N.H. House Rep Hopes for 'Different' Result This Year on Privacy Law Supplement in Senate
A Democrat and a Republican testified together at a hearing Tuesday in support of an opt-in bill meant to enhance New Hampshire’s comprehensive privacy law. The state’s Senate Judiciary Committee heard testimony on HB-195, which passed the House on a bipartisan basis March 26 despite industry arguments that supplementing the state’s comprehensive privacy law is unnecessary (see 2503270021). The committee also considered a House-passed government privacy bill (HB-522).
Sign up for a free preview to unlock the rest of this article
The New Hampshire Data Privacy Act (NHDPA) took effect about three months ago. If HB-195 were to become law, some organizations would be barred from disclosing personal information without opt-in consent. That’s unlike current law under the NHDPA, which requires opt-out consent except for sensitive data.
Last year, the House also passed a bill like HB-195, but it stalled in the Senate.
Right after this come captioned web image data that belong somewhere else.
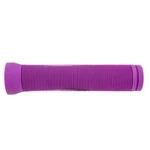 Black Flangeless Circle Bar Grips Bk-ops 145MM Pur. Fixed Price $12.50.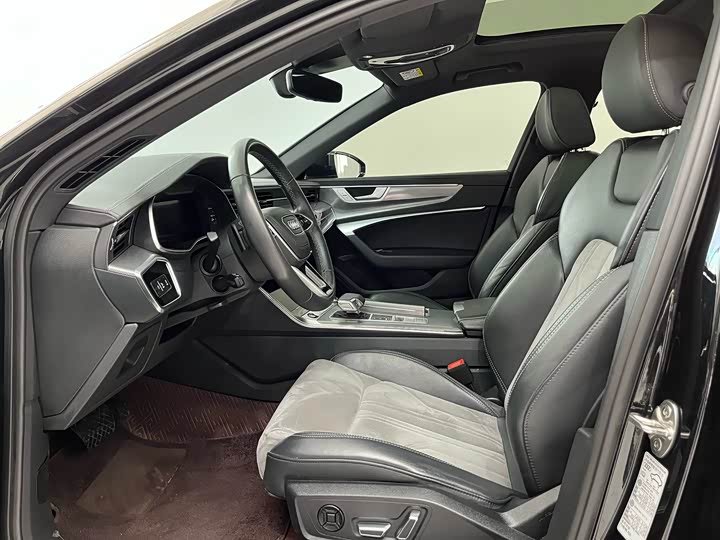Zdjęcie 3 - Audi A6L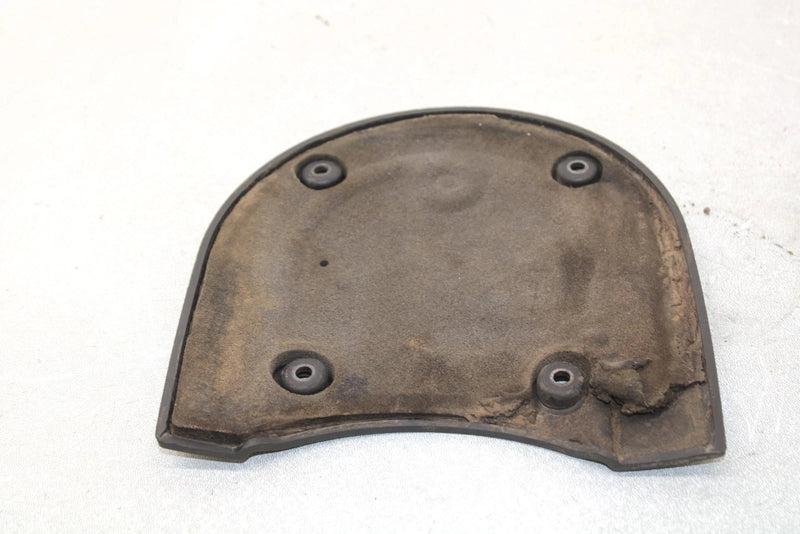 2000 Yamaha  Grizzly Oem Clutch Protection Cover 4WV-15499-00-00 AY35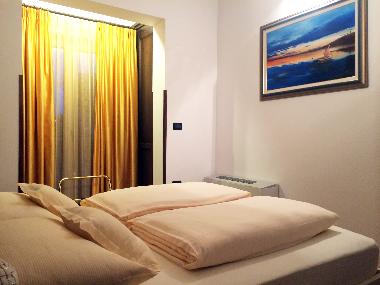 Villa in Izola (Izola) oder Ferienwohnung oder Ferienhaus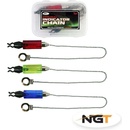 NGT Chain Indicator Set in Case 3 ks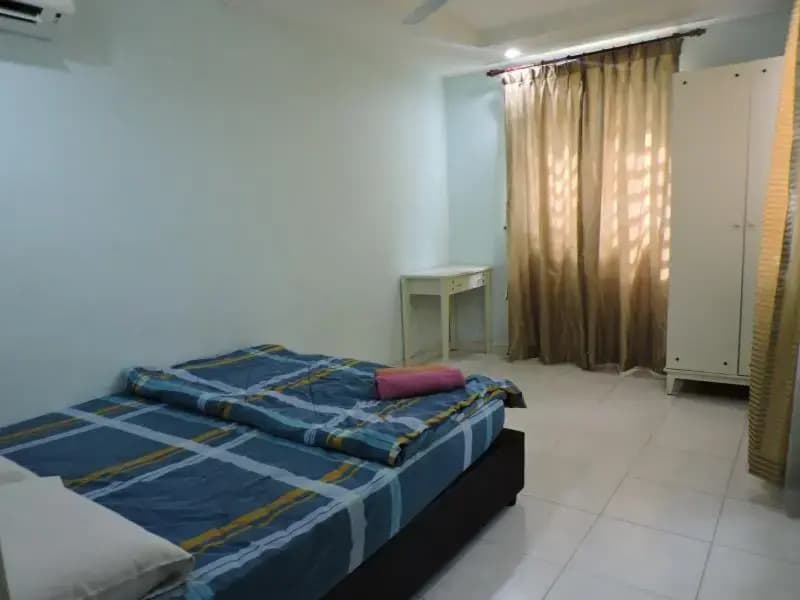 The Blanket Guesthouse - photo 4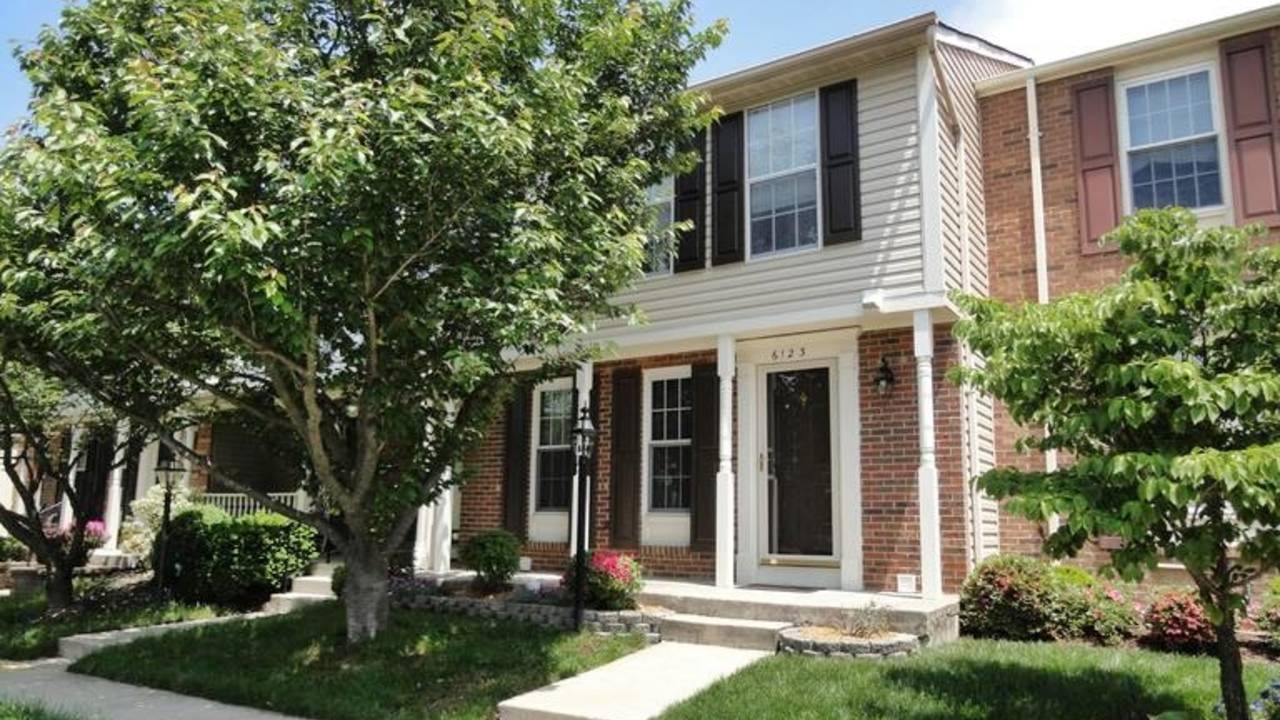 5716 S Van Dorn St Alexandria Virginia 22310 United States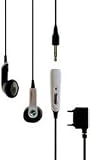 Original Sony Ericsson Stereo Headset HPM-64 white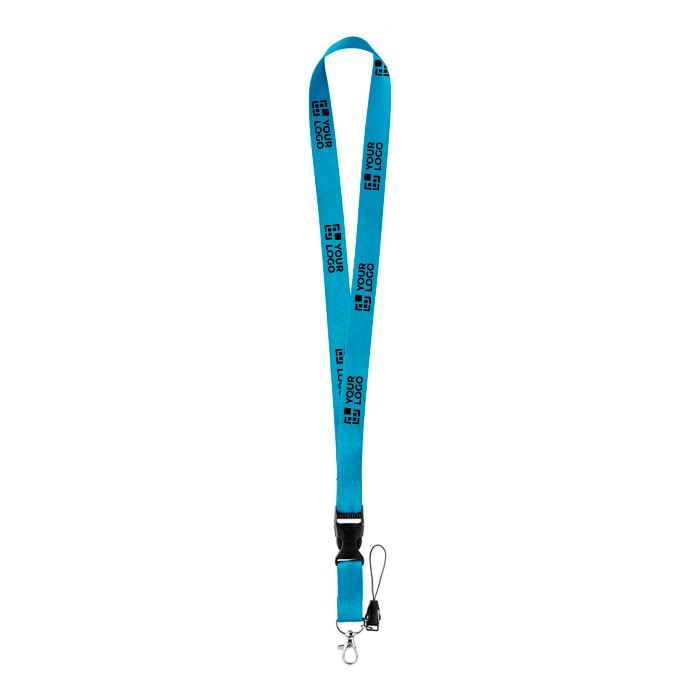 Porte badge personnalisé pas cher pour entreprise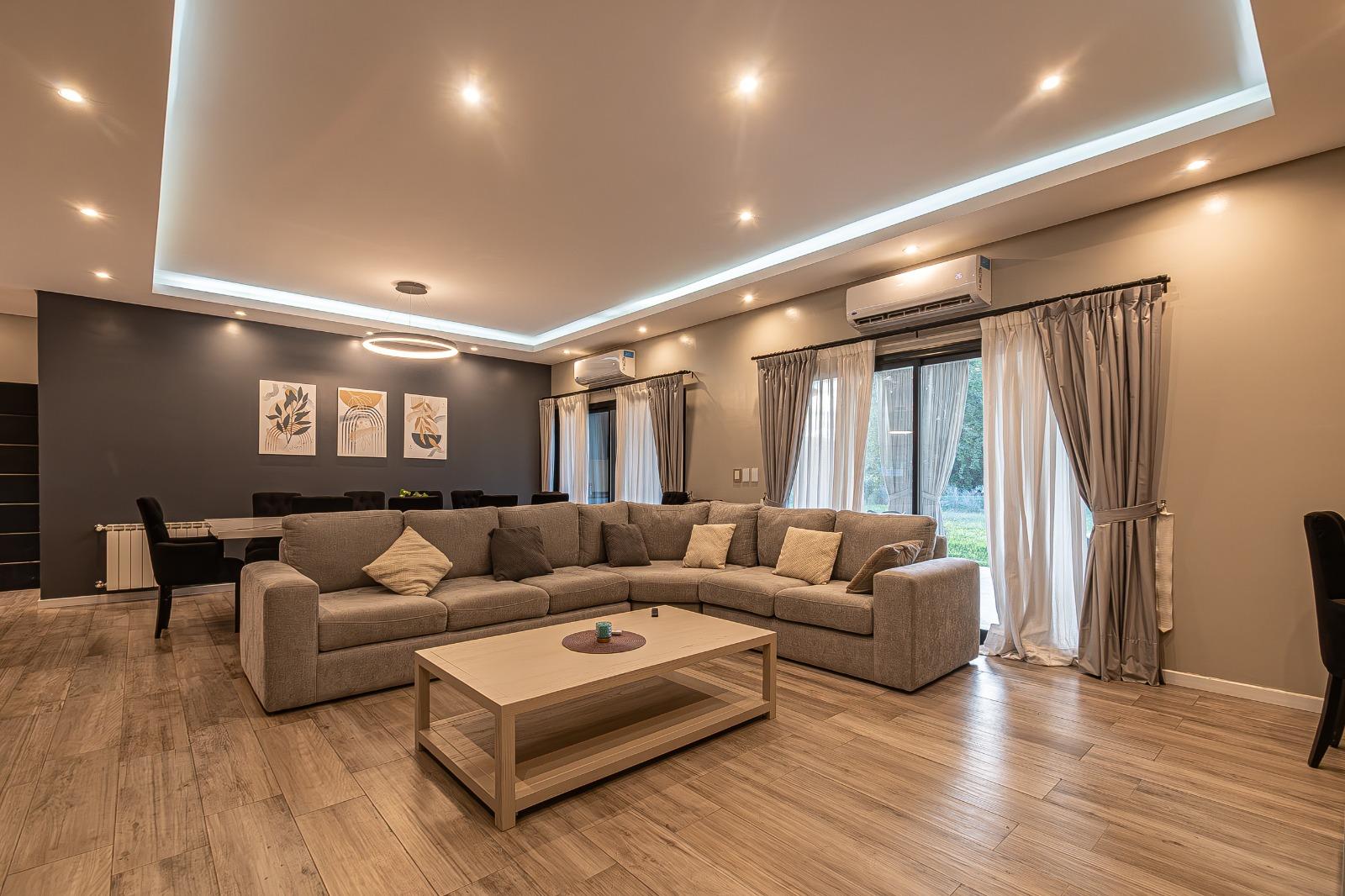 Casa en venta · Sausalito, Pilar, GBA Norte, Provincia de Buenos Aires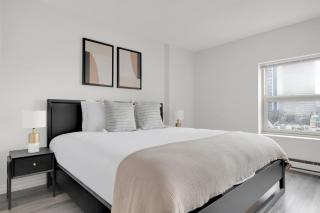 Gold Coast Studio w Gym Lounge 1 block from L CHI-544 - Chicago - 3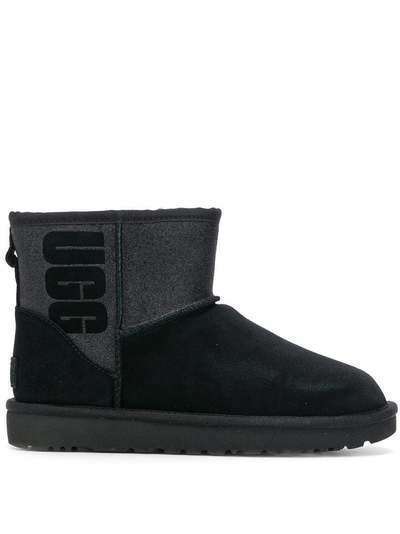 UGG угги Classic Mini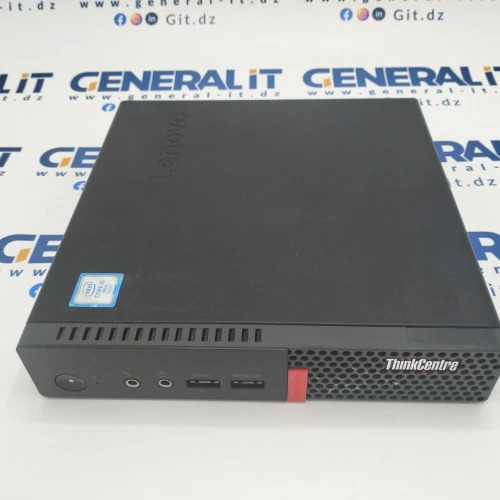UNITE LENOVO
Bill sponsor Rep. Bob Lynn (R) told the Judiciary panel Tuesday that he is hoping for a “different outcome” in the Senate this year.
"We should not have to be wasting any time on these bills,” said Rep. Marjorie Smith, a Democratic co-sponsor of HB-195. The federal government should "have acted by now to set up national standards that were clear to everyone -- both the people who want to protect privacy, and those people who want to find out as much as they can about you. But the federal government has not acted, and that's why we are here."
Smith urged senators not to be persuaded by lobbying that says New Hampshire shouldn’t deviate from other states with privacy laws. She noted that a recent Consumer Reports study found many companies don’t consistently comply with state privacy laws (see 2504020065).
The bill is meant to supplement the NHDPA, dealing only with information disclosure, not data acquisition, emphasized Lynn, who chairs the House counterpart of the Judiciary Committee.
Also, he said that the bill aims to apply opt-in protection to a smaller group than those covered under NHDPA -- "service providers that typically collect a lot of personal information,” including credit card and insurance companies. The opt-in question must be presented as a "separate request," not "buried ... on the computer screen down in the corner,” he added. In addition, Lynn noted that the bill has exemptions that allow for disclosure for “legitimate” purposes.
However, Judiciary Committee Chairman Bill Gannon (R) asked if the federal Gramm-Leach Bliley Act makes HB-195 unnecessary. Lynn replied that there is “not anywhere near a complete overlap.” But Gannon asked if the existence of any overlap would cost businesses money.
Since HB-195 would authorize enforcement only by the state attorney general, committee Vice Chairman Daryl Abbas (D) asked if there had been any discussion of including a private right of action (PRA).
As Smith laughed, Lynn responded: “Yes, there was an extensive discussion about that." House lawmakers decided to put a PRA instead in the government privacy bill (HB-522), so that individuals could sue the state, he said. Lynn said he didn’t support allowing the same against businesses.
Smith said she strongly favored including a PRA in the private sector bill initially. "It was only after weighing the specifics in this legislation and” the separate government privacy bill “that I began to focus on the difference between the adversary ... being a private corporation versus the adversary being the state." While meant to be independent, the state AG could be put in a difficult position if it had to enforce possible privacy violations by the government, she said.
HB-195 opponents, including the State Privacy & Security Coalition (SPSC) and New England Connectivity and Telecommunications Association, largely echoed testimony they gave to a House committee last month (see 2503050038). Meanwhile, the attorney general’s office, officially neutral on the bill, repeated its criticism that the bill doesn’t include high enough penalties.
The NHDPA already "extensively regulates the disclosure of data from one company to another,” said SPSC counsel Andrew Kingman: "This is all very clearly and rigorously spelled out in the comprehensive bill, so trying to add separate requirements with separate terms that only apply to some types of companies and some types of data in a very different way really just is hard to square" with the existing law. The bill’s opt-in requirement could clash with the NHDPA’s support for universal opt-out mechanisms, he added.
Later in the hearing, Rep. Keith Erf (R) urged the committee to approve his government privacy bill, HB-522. "I believe we in the legislature need to take seriously our responsibility to clarify in statute what our constitutional right to privacy means with respect to the government collection or storage of information of our residents,” said Erf. “We live in a world where individual privacy is being continually eroded.”
Lynn supported HB-522. "The purpose of this bill is to not in any way to prevent government from engaging in any of the legitimate activities that it engages in now, but to prevent government from engaging in, for lack of a better term, illegitimate activities,” the representative said.
“I have no information suggesting that any of the agencies of government are, you know, engaging in any nefarious collection of information." But, added Lynn, “Better safe than sorry.”